#### [Problem requirements]
Transcribe the data verbatim and drop its images.

Dataset entries

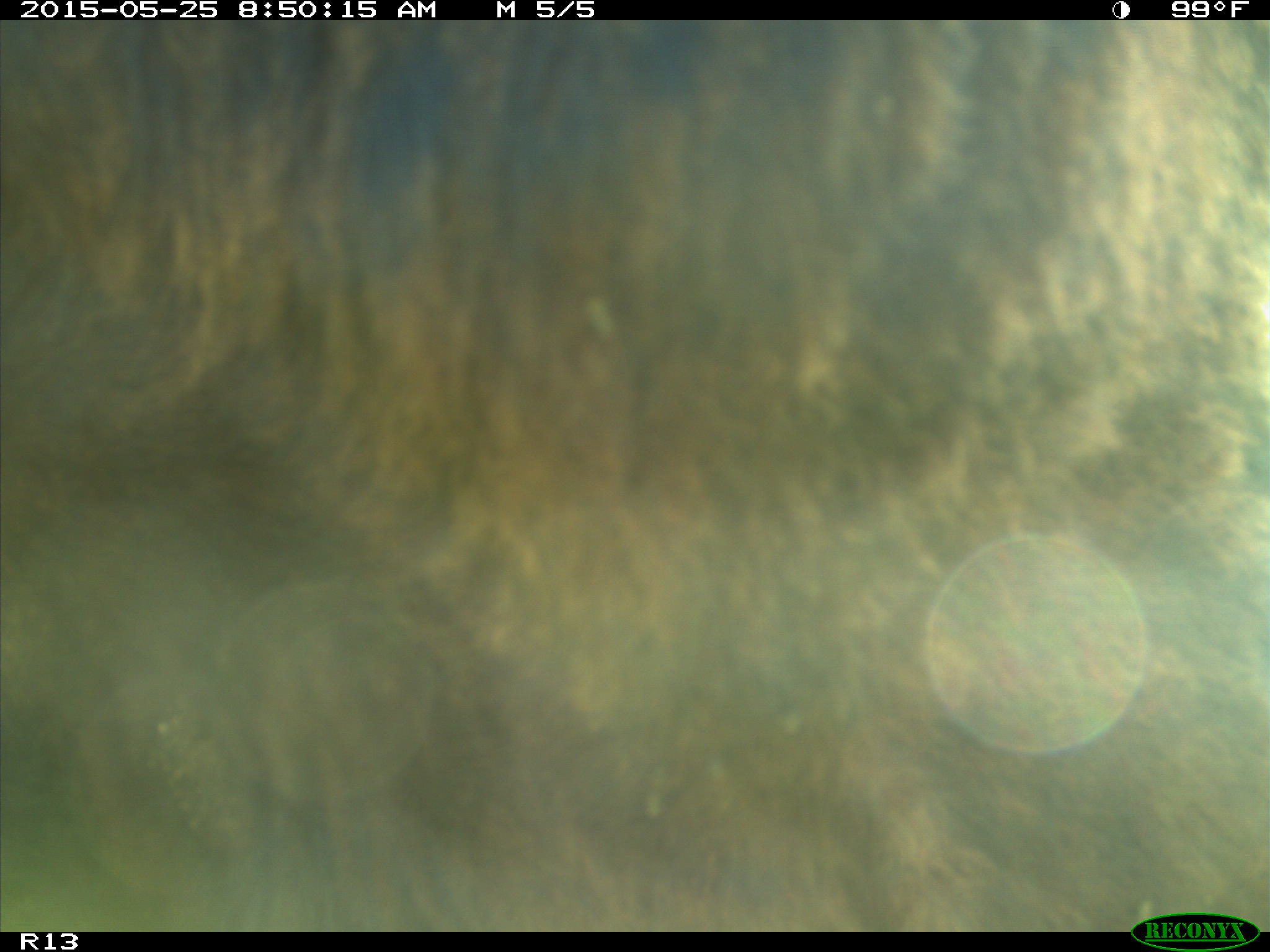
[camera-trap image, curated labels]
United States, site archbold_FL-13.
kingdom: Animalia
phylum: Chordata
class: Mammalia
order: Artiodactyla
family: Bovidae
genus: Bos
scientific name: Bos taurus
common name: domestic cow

#### [Answer for the task]
[camera-trap image, curated labels]
United States, site archbold_FL-13.
kingdom: Animalia
phylum: Chordata
class: Mammalia
order: Artiodactyla
family: Bovidae
genus: Bos
scientific name: Bos taurus
common name: domestic cow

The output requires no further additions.